#### Prompt A
According to the search API performance issue, what does the users scope use for searching instead of Elasticsearch?

── Text excerpt

Improve performance of Search API (Advanced): users scope

Summary

In &3166 (closed) a performance issue was raised around the response time of the Advanced Search API. This issue deals specifically with the users scope, at the Global, Group, and Project levels. Below are results of a performance test that was run on the 10k reference architecture:

API - Global Search
    ✓ { endpoint:users }............: avg=8298.67ms  min=31.19ms  med=10539.07ms max=12639.17ms p(90)=11797.77ms p(95)=11981.41ms
API - Group Search
    ✓ { endpoint:users }............: avg=11049.06ms min=573.63ms  med=10853.37ms max=23765.19ms p(90)=17645.64ms p(95)=19981.77ms
API - Project Search
    ✓ { endpoint:users }............: avg=3262.30ms  min=198.66ms  med=3525.94ms  max=7031.63ms  p(90)=4491.66ms  p(95)=4967.65ms

Improvements

As seen here, this scope does not query Elasticsearch. Rather, the database is used for search, via the UsersFinder.

Global

Queries
Started GET "/api/v4/search?scope=users&search=reported"

────
── Record excerpts

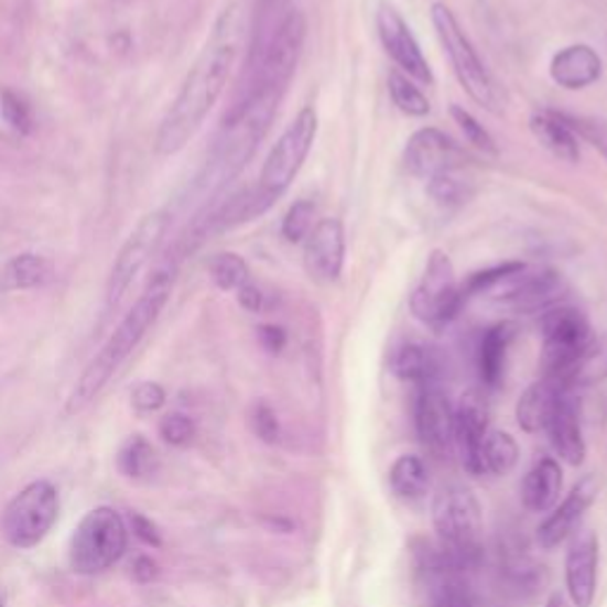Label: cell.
I'll list each match as a JSON object with an SVG mask.
<instances>
[{"mask_svg":"<svg viewBox=\"0 0 607 607\" xmlns=\"http://www.w3.org/2000/svg\"><path fill=\"white\" fill-rule=\"evenodd\" d=\"M242 34V8L232 3L216 20L207 45L202 48L188 76H185L176 100L171 102L166 117L162 119L158 138H154V150L162 158L176 154L188 145V140L197 133L216 100L221 98L232 65H236Z\"/></svg>","mask_w":607,"mask_h":607,"instance_id":"cell-1","label":"cell"},{"mask_svg":"<svg viewBox=\"0 0 607 607\" xmlns=\"http://www.w3.org/2000/svg\"><path fill=\"white\" fill-rule=\"evenodd\" d=\"M176 280V263H166L160 271H154L145 292L140 294L133 308L121 318L117 330L105 342V347L96 354L86 370L82 372L79 382L74 384L72 394L67 399V413H82L88 403L96 399L105 384L112 380L115 372L123 366V361L136 351V347L143 342L148 330L158 323L162 308L166 306L171 290H174Z\"/></svg>","mask_w":607,"mask_h":607,"instance_id":"cell-2","label":"cell"},{"mask_svg":"<svg viewBox=\"0 0 607 607\" xmlns=\"http://www.w3.org/2000/svg\"><path fill=\"white\" fill-rule=\"evenodd\" d=\"M432 522L440 539V551L448 563L465 570L481 555V510L470 489L448 485L432 501Z\"/></svg>","mask_w":607,"mask_h":607,"instance_id":"cell-3","label":"cell"},{"mask_svg":"<svg viewBox=\"0 0 607 607\" xmlns=\"http://www.w3.org/2000/svg\"><path fill=\"white\" fill-rule=\"evenodd\" d=\"M541 370L543 378L574 389V376L594 345V333L579 308L555 306L541 318Z\"/></svg>","mask_w":607,"mask_h":607,"instance_id":"cell-4","label":"cell"},{"mask_svg":"<svg viewBox=\"0 0 607 607\" xmlns=\"http://www.w3.org/2000/svg\"><path fill=\"white\" fill-rule=\"evenodd\" d=\"M432 24L437 29V36L444 45V51L451 57V65L458 76L460 86L468 90V96L485 107L489 112H501L503 93L494 82L491 72L485 67V62L477 55L475 45L470 43L468 34L460 29L456 14L448 6L434 3L432 6Z\"/></svg>","mask_w":607,"mask_h":607,"instance_id":"cell-5","label":"cell"},{"mask_svg":"<svg viewBox=\"0 0 607 607\" xmlns=\"http://www.w3.org/2000/svg\"><path fill=\"white\" fill-rule=\"evenodd\" d=\"M129 546V529L115 508L100 506L74 529L69 543V565L82 577L115 567Z\"/></svg>","mask_w":607,"mask_h":607,"instance_id":"cell-6","label":"cell"},{"mask_svg":"<svg viewBox=\"0 0 607 607\" xmlns=\"http://www.w3.org/2000/svg\"><path fill=\"white\" fill-rule=\"evenodd\" d=\"M59 516L57 489L51 481H31L12 498L3 512V536L10 546L29 551L51 534Z\"/></svg>","mask_w":607,"mask_h":607,"instance_id":"cell-7","label":"cell"},{"mask_svg":"<svg viewBox=\"0 0 607 607\" xmlns=\"http://www.w3.org/2000/svg\"><path fill=\"white\" fill-rule=\"evenodd\" d=\"M465 297L454 271V261L442 249H434L425 263V273L420 278L411 297V311L420 323L442 330L458 316Z\"/></svg>","mask_w":607,"mask_h":607,"instance_id":"cell-8","label":"cell"},{"mask_svg":"<svg viewBox=\"0 0 607 607\" xmlns=\"http://www.w3.org/2000/svg\"><path fill=\"white\" fill-rule=\"evenodd\" d=\"M318 133V115L314 107H304V110L292 119L290 127L278 138L271 154L267 158V164L261 169L259 185L257 188L269 195L278 197L283 195L294 176L300 174L304 160L308 158L311 148H314V140Z\"/></svg>","mask_w":607,"mask_h":607,"instance_id":"cell-9","label":"cell"},{"mask_svg":"<svg viewBox=\"0 0 607 607\" xmlns=\"http://www.w3.org/2000/svg\"><path fill=\"white\" fill-rule=\"evenodd\" d=\"M563 278L553 269H529L520 261H512L506 275L481 294L494 300L498 306L518 311V314H534V311H549L563 297Z\"/></svg>","mask_w":607,"mask_h":607,"instance_id":"cell-10","label":"cell"},{"mask_svg":"<svg viewBox=\"0 0 607 607\" xmlns=\"http://www.w3.org/2000/svg\"><path fill=\"white\" fill-rule=\"evenodd\" d=\"M306 39V20L300 10H290L285 20L280 22L275 34L271 36L267 51L261 53L259 62L254 65V82L249 93L267 90L283 96L288 88L294 67H297L302 48ZM247 93V96H249Z\"/></svg>","mask_w":607,"mask_h":607,"instance_id":"cell-11","label":"cell"},{"mask_svg":"<svg viewBox=\"0 0 607 607\" xmlns=\"http://www.w3.org/2000/svg\"><path fill=\"white\" fill-rule=\"evenodd\" d=\"M169 212L158 209L138 221L127 242L121 245L119 254L115 259V267L107 280V304H119L123 294L129 292L133 280L140 275L150 259L158 254V249L169 230Z\"/></svg>","mask_w":607,"mask_h":607,"instance_id":"cell-12","label":"cell"},{"mask_svg":"<svg viewBox=\"0 0 607 607\" xmlns=\"http://www.w3.org/2000/svg\"><path fill=\"white\" fill-rule=\"evenodd\" d=\"M415 430L420 444L437 458H448L456 448L454 407L437 384H423L415 401Z\"/></svg>","mask_w":607,"mask_h":607,"instance_id":"cell-13","label":"cell"},{"mask_svg":"<svg viewBox=\"0 0 607 607\" xmlns=\"http://www.w3.org/2000/svg\"><path fill=\"white\" fill-rule=\"evenodd\" d=\"M403 162L413 176L430 181L432 176L458 171L465 162V154L444 131L420 129L409 138Z\"/></svg>","mask_w":607,"mask_h":607,"instance_id":"cell-14","label":"cell"},{"mask_svg":"<svg viewBox=\"0 0 607 607\" xmlns=\"http://www.w3.org/2000/svg\"><path fill=\"white\" fill-rule=\"evenodd\" d=\"M345 267V226L339 219L318 221L304 240V269L314 283L330 285Z\"/></svg>","mask_w":607,"mask_h":607,"instance_id":"cell-15","label":"cell"},{"mask_svg":"<svg viewBox=\"0 0 607 607\" xmlns=\"http://www.w3.org/2000/svg\"><path fill=\"white\" fill-rule=\"evenodd\" d=\"M378 34L384 45L387 55L392 57L397 65L407 72L411 79L420 84H432L434 76L430 69V62L420 51V45L415 36L411 34V29L407 20L392 8V6H380L378 10Z\"/></svg>","mask_w":607,"mask_h":607,"instance_id":"cell-16","label":"cell"},{"mask_svg":"<svg viewBox=\"0 0 607 607\" xmlns=\"http://www.w3.org/2000/svg\"><path fill=\"white\" fill-rule=\"evenodd\" d=\"M598 487L600 485H598L596 475H586L582 481L574 485V489L565 496V501L560 503L551 512V516L539 524L536 539L541 543V549L551 551V549L560 546V543H563L570 536L574 524H577L584 518V512L590 508V503L596 501Z\"/></svg>","mask_w":607,"mask_h":607,"instance_id":"cell-17","label":"cell"},{"mask_svg":"<svg viewBox=\"0 0 607 607\" xmlns=\"http://www.w3.org/2000/svg\"><path fill=\"white\" fill-rule=\"evenodd\" d=\"M567 594L574 607H590L598 584V539L594 532H584L572 543L565 560Z\"/></svg>","mask_w":607,"mask_h":607,"instance_id":"cell-18","label":"cell"},{"mask_svg":"<svg viewBox=\"0 0 607 607\" xmlns=\"http://www.w3.org/2000/svg\"><path fill=\"white\" fill-rule=\"evenodd\" d=\"M487 432H489V409L485 397L479 392L463 394L458 407L454 409V437H456L460 460L468 473L473 468L481 440L487 437Z\"/></svg>","mask_w":607,"mask_h":607,"instance_id":"cell-19","label":"cell"},{"mask_svg":"<svg viewBox=\"0 0 607 607\" xmlns=\"http://www.w3.org/2000/svg\"><path fill=\"white\" fill-rule=\"evenodd\" d=\"M549 440L555 448V454L560 460H565L572 468L584 463L586 456V442H584V432H582V418H579V403L574 399L572 389L565 394V399L560 401L557 411L553 413L551 423L546 427Z\"/></svg>","mask_w":607,"mask_h":607,"instance_id":"cell-20","label":"cell"},{"mask_svg":"<svg viewBox=\"0 0 607 607\" xmlns=\"http://www.w3.org/2000/svg\"><path fill=\"white\" fill-rule=\"evenodd\" d=\"M603 74V62L590 45H567L551 62V79L567 90H582L596 84Z\"/></svg>","mask_w":607,"mask_h":607,"instance_id":"cell-21","label":"cell"},{"mask_svg":"<svg viewBox=\"0 0 607 607\" xmlns=\"http://www.w3.org/2000/svg\"><path fill=\"white\" fill-rule=\"evenodd\" d=\"M570 392V387L560 384L555 380L541 378L534 382L518 401V423L524 432L529 434H539L546 432L553 413L557 411L560 401L565 399Z\"/></svg>","mask_w":607,"mask_h":607,"instance_id":"cell-22","label":"cell"},{"mask_svg":"<svg viewBox=\"0 0 607 607\" xmlns=\"http://www.w3.org/2000/svg\"><path fill=\"white\" fill-rule=\"evenodd\" d=\"M560 489H563V470H560V463L551 456L541 458L522 479V506L529 512H546L555 506Z\"/></svg>","mask_w":607,"mask_h":607,"instance_id":"cell-23","label":"cell"},{"mask_svg":"<svg viewBox=\"0 0 607 607\" xmlns=\"http://www.w3.org/2000/svg\"><path fill=\"white\" fill-rule=\"evenodd\" d=\"M512 337H516V325L512 323H496L481 335L477 349V366L479 378L487 387H498L506 372V356Z\"/></svg>","mask_w":607,"mask_h":607,"instance_id":"cell-24","label":"cell"},{"mask_svg":"<svg viewBox=\"0 0 607 607\" xmlns=\"http://www.w3.org/2000/svg\"><path fill=\"white\" fill-rule=\"evenodd\" d=\"M529 127H532V133L541 143V148H546L553 158L570 164L579 162L582 158L579 138L563 117H557L553 112H541L532 117Z\"/></svg>","mask_w":607,"mask_h":607,"instance_id":"cell-25","label":"cell"},{"mask_svg":"<svg viewBox=\"0 0 607 607\" xmlns=\"http://www.w3.org/2000/svg\"><path fill=\"white\" fill-rule=\"evenodd\" d=\"M518 460H520L518 442L512 440L508 432L489 430L487 437L481 440V444H479V451L475 456L470 475H475V477H481V475L501 477V475H508L512 468H516Z\"/></svg>","mask_w":607,"mask_h":607,"instance_id":"cell-26","label":"cell"},{"mask_svg":"<svg viewBox=\"0 0 607 607\" xmlns=\"http://www.w3.org/2000/svg\"><path fill=\"white\" fill-rule=\"evenodd\" d=\"M53 273V263L41 254H18L0 269V292L31 290L43 285Z\"/></svg>","mask_w":607,"mask_h":607,"instance_id":"cell-27","label":"cell"},{"mask_svg":"<svg viewBox=\"0 0 607 607\" xmlns=\"http://www.w3.org/2000/svg\"><path fill=\"white\" fill-rule=\"evenodd\" d=\"M389 366H392V372L399 380L415 382L418 387L432 384L434 380H437V368H440L437 359H434V354L430 349H425L423 345H413V342L399 347L392 354V361H389Z\"/></svg>","mask_w":607,"mask_h":607,"instance_id":"cell-28","label":"cell"},{"mask_svg":"<svg viewBox=\"0 0 607 607\" xmlns=\"http://www.w3.org/2000/svg\"><path fill=\"white\" fill-rule=\"evenodd\" d=\"M389 487H392V491L399 498H407V501H418V498H423L430 487L425 460L413 454L399 456L392 465V470H389Z\"/></svg>","mask_w":607,"mask_h":607,"instance_id":"cell-29","label":"cell"},{"mask_svg":"<svg viewBox=\"0 0 607 607\" xmlns=\"http://www.w3.org/2000/svg\"><path fill=\"white\" fill-rule=\"evenodd\" d=\"M290 0H257V14H254V29H252V53H249V67H254L261 53L267 51L271 36L280 22L285 20Z\"/></svg>","mask_w":607,"mask_h":607,"instance_id":"cell-30","label":"cell"},{"mask_svg":"<svg viewBox=\"0 0 607 607\" xmlns=\"http://www.w3.org/2000/svg\"><path fill=\"white\" fill-rule=\"evenodd\" d=\"M119 473L129 479H145L158 468V454H154L152 444L136 434L127 444L121 446L119 456H117Z\"/></svg>","mask_w":607,"mask_h":607,"instance_id":"cell-31","label":"cell"},{"mask_svg":"<svg viewBox=\"0 0 607 607\" xmlns=\"http://www.w3.org/2000/svg\"><path fill=\"white\" fill-rule=\"evenodd\" d=\"M473 183L460 178L456 171H448V174L432 176L427 181V195L437 207L454 212L460 209L463 205H468V199L473 197Z\"/></svg>","mask_w":607,"mask_h":607,"instance_id":"cell-32","label":"cell"},{"mask_svg":"<svg viewBox=\"0 0 607 607\" xmlns=\"http://www.w3.org/2000/svg\"><path fill=\"white\" fill-rule=\"evenodd\" d=\"M389 96H392L394 105L403 115L409 117H425L430 112V100L425 98V93L420 90L409 76H403L399 72L389 74Z\"/></svg>","mask_w":607,"mask_h":607,"instance_id":"cell-33","label":"cell"},{"mask_svg":"<svg viewBox=\"0 0 607 607\" xmlns=\"http://www.w3.org/2000/svg\"><path fill=\"white\" fill-rule=\"evenodd\" d=\"M209 273H212V280L216 283V288L226 290V292L240 290L249 280V269H247L245 259L240 254H232V252H224L216 257L212 261Z\"/></svg>","mask_w":607,"mask_h":607,"instance_id":"cell-34","label":"cell"},{"mask_svg":"<svg viewBox=\"0 0 607 607\" xmlns=\"http://www.w3.org/2000/svg\"><path fill=\"white\" fill-rule=\"evenodd\" d=\"M314 216H316V205L311 199H297L294 205L288 209L285 219H283V238L288 242H302L314 228Z\"/></svg>","mask_w":607,"mask_h":607,"instance_id":"cell-35","label":"cell"},{"mask_svg":"<svg viewBox=\"0 0 607 607\" xmlns=\"http://www.w3.org/2000/svg\"><path fill=\"white\" fill-rule=\"evenodd\" d=\"M0 112H3V119L10 123V129H14L22 136H29L34 131V117H31L29 105L12 90L0 93Z\"/></svg>","mask_w":607,"mask_h":607,"instance_id":"cell-36","label":"cell"},{"mask_svg":"<svg viewBox=\"0 0 607 607\" xmlns=\"http://www.w3.org/2000/svg\"><path fill=\"white\" fill-rule=\"evenodd\" d=\"M451 117L456 119L460 131L465 133V138H468L475 148H479L481 152H487V154H498L496 140L491 138V133L485 127H481V123L468 110H463V107L454 105V107H451Z\"/></svg>","mask_w":607,"mask_h":607,"instance_id":"cell-37","label":"cell"},{"mask_svg":"<svg viewBox=\"0 0 607 607\" xmlns=\"http://www.w3.org/2000/svg\"><path fill=\"white\" fill-rule=\"evenodd\" d=\"M160 437L169 446H188L195 437V423L185 413H169L160 420Z\"/></svg>","mask_w":607,"mask_h":607,"instance_id":"cell-38","label":"cell"},{"mask_svg":"<svg viewBox=\"0 0 607 607\" xmlns=\"http://www.w3.org/2000/svg\"><path fill=\"white\" fill-rule=\"evenodd\" d=\"M249 425H252V432L263 444H275L280 440V423L278 415L273 413V409L269 403H254L252 413H249Z\"/></svg>","mask_w":607,"mask_h":607,"instance_id":"cell-39","label":"cell"},{"mask_svg":"<svg viewBox=\"0 0 607 607\" xmlns=\"http://www.w3.org/2000/svg\"><path fill=\"white\" fill-rule=\"evenodd\" d=\"M131 401H133L136 411L152 413V411H160L164 407L166 392H164V387L158 382H140L131 392Z\"/></svg>","mask_w":607,"mask_h":607,"instance_id":"cell-40","label":"cell"},{"mask_svg":"<svg viewBox=\"0 0 607 607\" xmlns=\"http://www.w3.org/2000/svg\"><path fill=\"white\" fill-rule=\"evenodd\" d=\"M131 527H133V534L143 541L145 546L162 549V536L158 532V527H154L145 516H140V512H131Z\"/></svg>","mask_w":607,"mask_h":607,"instance_id":"cell-41","label":"cell"},{"mask_svg":"<svg viewBox=\"0 0 607 607\" xmlns=\"http://www.w3.org/2000/svg\"><path fill=\"white\" fill-rule=\"evenodd\" d=\"M257 335H259L261 347L269 354H280L288 345V335L283 328H280V325H261Z\"/></svg>","mask_w":607,"mask_h":607,"instance_id":"cell-42","label":"cell"},{"mask_svg":"<svg viewBox=\"0 0 607 607\" xmlns=\"http://www.w3.org/2000/svg\"><path fill=\"white\" fill-rule=\"evenodd\" d=\"M131 574L138 584H150L152 579H158L160 570L150 555H138L131 565Z\"/></svg>","mask_w":607,"mask_h":607,"instance_id":"cell-43","label":"cell"},{"mask_svg":"<svg viewBox=\"0 0 607 607\" xmlns=\"http://www.w3.org/2000/svg\"><path fill=\"white\" fill-rule=\"evenodd\" d=\"M238 300H240V306L247 308V311H252V314H259V311H263V292L254 285V283H247L238 290Z\"/></svg>","mask_w":607,"mask_h":607,"instance_id":"cell-44","label":"cell"},{"mask_svg":"<svg viewBox=\"0 0 607 607\" xmlns=\"http://www.w3.org/2000/svg\"><path fill=\"white\" fill-rule=\"evenodd\" d=\"M549 607H563V600H560V596H553V598L549 600Z\"/></svg>","mask_w":607,"mask_h":607,"instance_id":"cell-45","label":"cell"},{"mask_svg":"<svg viewBox=\"0 0 607 607\" xmlns=\"http://www.w3.org/2000/svg\"><path fill=\"white\" fill-rule=\"evenodd\" d=\"M0 607H6V596H3V590H0Z\"/></svg>","mask_w":607,"mask_h":607,"instance_id":"cell-46","label":"cell"}]
</instances>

────

#### Prompt B
Rewrite the entries from their first line through the line that contains "<instances>", replacing "match" with "detection" and changing nothing else. Leave the pictures out of your answer.

#### Full solution A
The database, via the UsersFinder.

#### Full solution B
Label: cell.
I'll list each detection as a JSON object with an SVG mask.
<instances>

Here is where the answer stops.